To further strengthen our commitment to providing industry-leading coverage of data technology, VentureBeat is excited to welcome Andrew Brust and Tony Baer as regular contributors. Watch for their articles in the Data Pipeline.
Voltron Data, provider of enterprise support services for Apache Arrow, today announced that it is adding an enterprise support offering for Ibis, an open source Python framework for standardizing analytics and queries across multiple backends. The move is a next step in building out Voltron Data’s portfolio of enterprise support offerings and furthers the company’s goal of continuing to invest in open source technologies. This announcement comes at The Data Thread, a virtual learning event hosted by Voltron Data to highlight Apache Arrow and its practical applications, as well as to bring together practitioners, industry leaders, and members of the Arrow community.
VentureBeat spoke with Voltron Data CEO Josh Patterson and discussed the importance of creating standards and communication across systems to eliminate pain points and reduce duplication of effort.
Apache Arrow and Ibis are both designed to provide standardized solutions to common pain points. Apache Arrow is an open source project that was developed to provide a unified format for in-memory representation of vector data, which eliminates the need for data to be serialized and deserialized between multiple formats. Eliminating that duplication of work generates efficiencies and, as Patterson said, “just allows developers to focus on things that they want to focus on.”
Ibis is a Python dataframe API and it provides a standardized framework to access data and query multiple backends using Python. The backends supported consist of both SQL databases and big data analytics databases, including Google BigQuery, Heavy.ai (formerly OmniSci), PostgreSQL, MySQL, and others. Ibis allows developers to write one kind of code to target multiple systems and switch between backends if needed, while keeping the same framework. Patterson said, “it gives users this freedom to not have to keep rewriting their code if the way that they do compute changes.”

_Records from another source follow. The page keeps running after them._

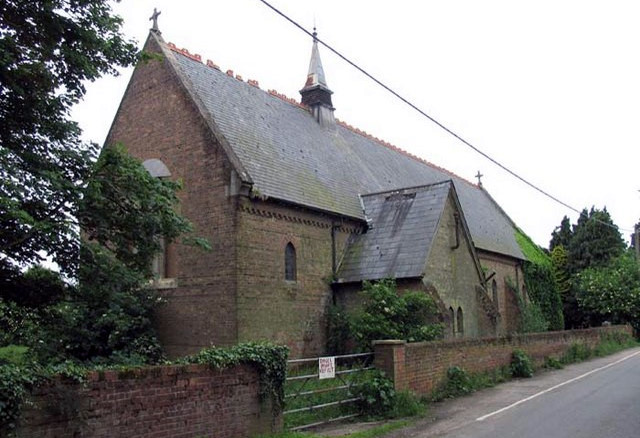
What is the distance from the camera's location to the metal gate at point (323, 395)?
11.8 m

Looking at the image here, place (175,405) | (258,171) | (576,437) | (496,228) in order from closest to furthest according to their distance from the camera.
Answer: (175,405), (576,437), (258,171), (496,228)

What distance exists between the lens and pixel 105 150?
1284 cm

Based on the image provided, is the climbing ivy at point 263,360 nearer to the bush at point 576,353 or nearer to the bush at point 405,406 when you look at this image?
A: the bush at point 405,406

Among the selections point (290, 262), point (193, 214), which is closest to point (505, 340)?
point (290, 262)

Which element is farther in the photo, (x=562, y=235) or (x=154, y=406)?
(x=562, y=235)

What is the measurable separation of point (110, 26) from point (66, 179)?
329 centimetres

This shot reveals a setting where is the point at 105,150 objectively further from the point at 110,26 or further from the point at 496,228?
the point at 496,228

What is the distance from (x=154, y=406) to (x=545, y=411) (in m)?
8.39

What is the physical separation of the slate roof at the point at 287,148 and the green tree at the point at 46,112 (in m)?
6.49

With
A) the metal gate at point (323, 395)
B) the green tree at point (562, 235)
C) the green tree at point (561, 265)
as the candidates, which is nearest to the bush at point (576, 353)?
the metal gate at point (323, 395)

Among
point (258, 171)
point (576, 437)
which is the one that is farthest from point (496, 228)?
point (576, 437)

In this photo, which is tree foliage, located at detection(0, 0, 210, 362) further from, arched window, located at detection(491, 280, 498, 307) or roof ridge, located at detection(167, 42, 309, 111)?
arched window, located at detection(491, 280, 498, 307)

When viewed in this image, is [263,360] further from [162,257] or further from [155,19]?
[155,19]

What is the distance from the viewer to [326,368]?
1230 cm
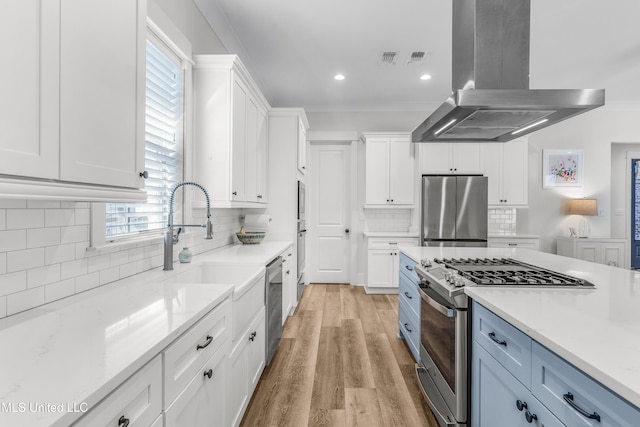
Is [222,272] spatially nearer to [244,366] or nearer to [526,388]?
[244,366]

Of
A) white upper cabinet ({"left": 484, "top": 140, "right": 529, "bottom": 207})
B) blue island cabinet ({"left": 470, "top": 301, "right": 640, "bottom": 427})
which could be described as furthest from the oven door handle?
white upper cabinet ({"left": 484, "top": 140, "right": 529, "bottom": 207})

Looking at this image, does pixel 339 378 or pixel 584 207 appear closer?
pixel 339 378

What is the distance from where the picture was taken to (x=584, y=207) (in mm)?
4984

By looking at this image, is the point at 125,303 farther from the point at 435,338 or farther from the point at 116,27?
the point at 435,338

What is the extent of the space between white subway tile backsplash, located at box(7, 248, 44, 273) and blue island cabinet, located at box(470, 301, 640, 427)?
180 centimetres

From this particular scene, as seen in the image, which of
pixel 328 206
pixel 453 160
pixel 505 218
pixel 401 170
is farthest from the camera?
pixel 328 206

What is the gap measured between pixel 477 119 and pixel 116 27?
1899 millimetres

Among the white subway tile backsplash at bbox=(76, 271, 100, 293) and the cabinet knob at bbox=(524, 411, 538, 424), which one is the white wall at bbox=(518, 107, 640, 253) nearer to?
the cabinet knob at bbox=(524, 411, 538, 424)

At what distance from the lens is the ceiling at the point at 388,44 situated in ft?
9.23

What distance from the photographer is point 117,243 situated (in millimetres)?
1670

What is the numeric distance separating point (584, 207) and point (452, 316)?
474 centimetres

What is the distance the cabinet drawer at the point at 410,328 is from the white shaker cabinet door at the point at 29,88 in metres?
2.43

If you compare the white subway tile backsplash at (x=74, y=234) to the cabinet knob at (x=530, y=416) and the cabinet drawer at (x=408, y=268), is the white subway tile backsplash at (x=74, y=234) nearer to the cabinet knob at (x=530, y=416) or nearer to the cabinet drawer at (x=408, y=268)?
the cabinet knob at (x=530, y=416)

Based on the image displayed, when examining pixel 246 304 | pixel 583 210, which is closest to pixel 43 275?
pixel 246 304
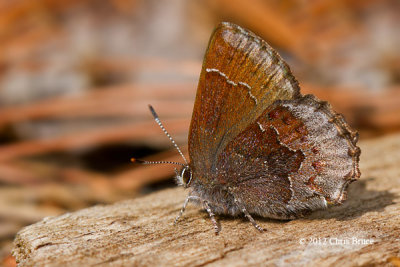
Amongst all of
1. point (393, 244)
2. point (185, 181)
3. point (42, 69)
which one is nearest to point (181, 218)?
point (185, 181)

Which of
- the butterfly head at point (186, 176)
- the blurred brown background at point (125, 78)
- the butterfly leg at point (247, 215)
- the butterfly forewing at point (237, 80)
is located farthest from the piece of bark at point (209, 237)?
the blurred brown background at point (125, 78)

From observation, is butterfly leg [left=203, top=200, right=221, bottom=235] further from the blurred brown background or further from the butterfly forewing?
the blurred brown background

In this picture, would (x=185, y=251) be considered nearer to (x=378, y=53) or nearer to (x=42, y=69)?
(x=42, y=69)

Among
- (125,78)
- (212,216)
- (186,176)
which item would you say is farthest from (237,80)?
(125,78)

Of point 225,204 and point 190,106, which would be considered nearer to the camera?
point 225,204

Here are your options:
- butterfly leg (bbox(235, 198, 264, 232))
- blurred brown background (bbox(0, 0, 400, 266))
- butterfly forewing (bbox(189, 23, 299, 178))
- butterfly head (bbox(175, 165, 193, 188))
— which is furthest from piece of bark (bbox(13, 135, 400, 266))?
blurred brown background (bbox(0, 0, 400, 266))

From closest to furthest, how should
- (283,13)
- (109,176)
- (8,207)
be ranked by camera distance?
(8,207)
(109,176)
(283,13)
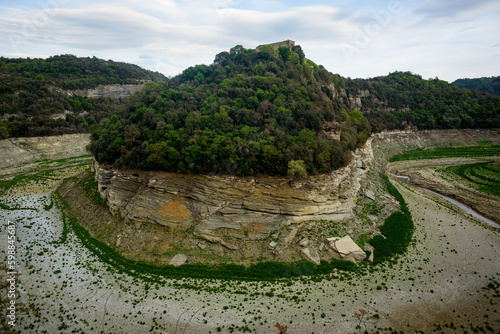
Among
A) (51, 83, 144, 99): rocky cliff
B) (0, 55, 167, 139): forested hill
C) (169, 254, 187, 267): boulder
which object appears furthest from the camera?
(51, 83, 144, 99): rocky cliff

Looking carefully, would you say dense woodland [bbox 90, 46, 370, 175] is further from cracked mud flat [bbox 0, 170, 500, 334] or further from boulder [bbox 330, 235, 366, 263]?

“The more we have people building on these standards like Arrow [and] Ibis, the more we can start building better and better systems,” said Patterson. “There’s a lot of waste in the ecosystem serializing data, there’s also a lot of waste just re-writing code, over and over again as systems change, and so these kind of standard front-ends are really important so we can start to reduce these inhibitors to innovation.”
A natural extension
Voltron Data was launched in February, 2022 with an enterprise support offering for Apache Arrow. Voltron Data co-founder and CTO Wes McKinney is also the co-creator of Apache Arrow, Ibis, and the Python pandas project, and a committer and member of the project management committee for Apache Parquet. The company says the decision to introduce enterprise support for Ibis came in part as a result of high customer demand. Patterson said that “the same Arrow customers are asking… well what about Ibis? They see that the same people are maintaining these projects” and as a result “we just felt that it was a natural extension.”
The efficiencies and advantages generated by Apache Arrow and Ibis stem from their ability to provide a unified solution to users’ pain points. The more widely a standard is adopted, the more value it tends to bring, with Pandas and its dataframe paradigm a case in point. Whether Ibis can achieve comparable adoption and value isn’t clear, but Voltron’s move makes sense, and should help to standardize data-oriented software development rather than fragment it.